**PASSAGE TO READ:**
┏━━

Local politicians in Washington, D.C., are choosing to involve themselves in a conflict between tradition and newcomers that could easily solve itself.
In response to mounting complaints from new District residents about loud street music seeping into their homes, several members of the city council have introduced legislation that requires developers to include noise-canceling designs in apartments built near music venues and other hubs of sound-producing activity.
"This legislation seeks to address the rising tension that we are seeing between performers and neighbors who live in buildings or homes that are not adequately soundproofed," said Councilmember Brianne Nadeau of her Harmonious Living Amendment Act of 2021, which was introduced last week. "The District is a dynamic city with a rich musical heritage and I believe this bill is a path forward to finding harmony."
Councilmembers Christina Henderson, Janeese Lewis George, and Brooke Pinto are also sponsoring the legislation.

┗━━

**EXERCISE DATA:**
┏━━

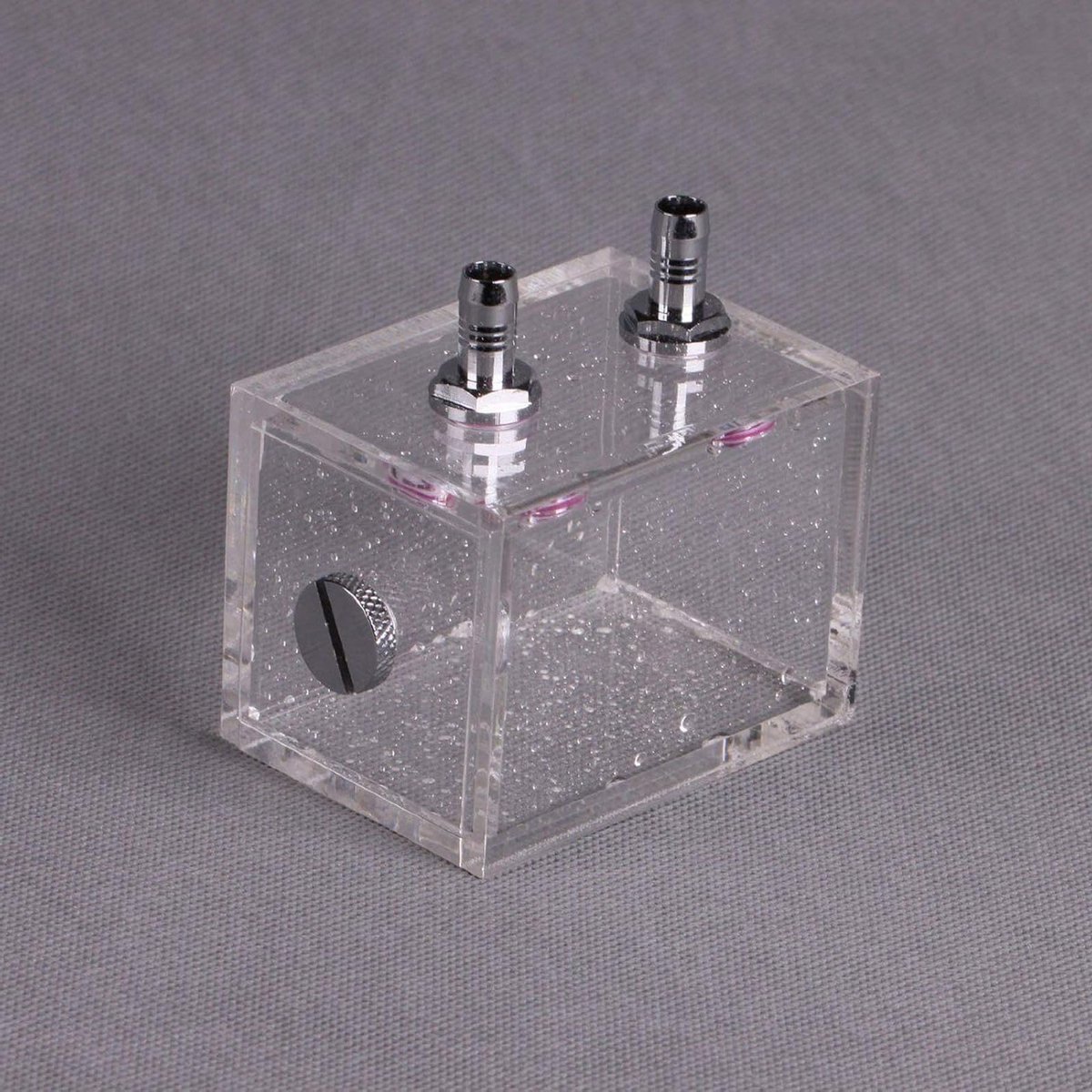 200 Ml Plastic Water Cooling Systeem voor PC met Reservoir, Snelle Draai Cups en Lekvrije Aansluitingen, Transparant Ontwerp voor Observatie, Efficiënte Koeling en Duurzaamheid
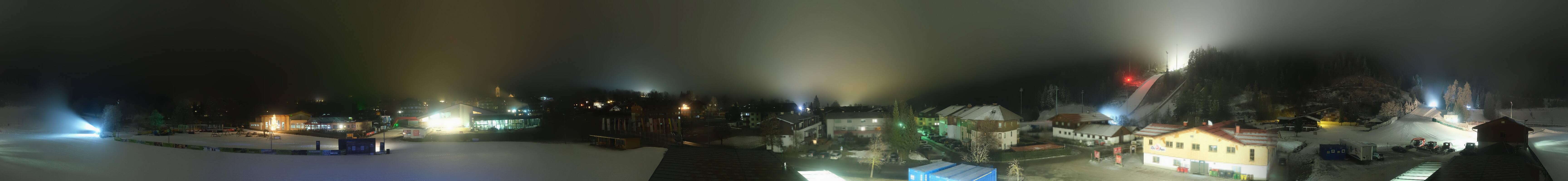 Archiv Foto Webcam Ramsau Skistadion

┗━━

**WHAT TO WORK ON:**
• 1. Answer these questions about the article on D.C.'s noise legislation:
(a) What does the legislation require developers to include in apartments built near music venues?
(b) What is the name of the bill that Councilmember Brianne Nadeau introduced?
(c) Which three other councilmembers are sponsoring it?
• 2. Please carry the article on D.C.'s noise legislation forward, starting after its final sentence.

**YOUR RESPONSES:**
• 1.
(a) Noise-canceling designs.
(b) The Harmonious Living Amendment Act of 2021.
(c) Christina Henderson, Janeese Lewis George, and Brooke Pinto.

• 2.
Nadeau's bill, DCist reports, is being offered as an alternative to a more punitive proposal, the Amplified Noise Amendment Act, which was first floated in 2018, and would have fined people $300 for playing amplified music in public that could be heard beyond 100 feet.
That proposal sparked a stiff backlash from street performers who saw the bill, and the fines contained within it, as an attempt to squash traditional D.C. culture for the benefit of overly sensitive newcomers.
"This will push music out of the District," musician and community organizer Aaron Myers told DCist at the time. "Music is a very important part of the community. People want to get off the Metro and hear music."
Controversy flared up again in 2019 when a noise complaint from a neighbor forced a Metro PCS storefront to stop playing the go-go music it'd been blasting without incident for decades.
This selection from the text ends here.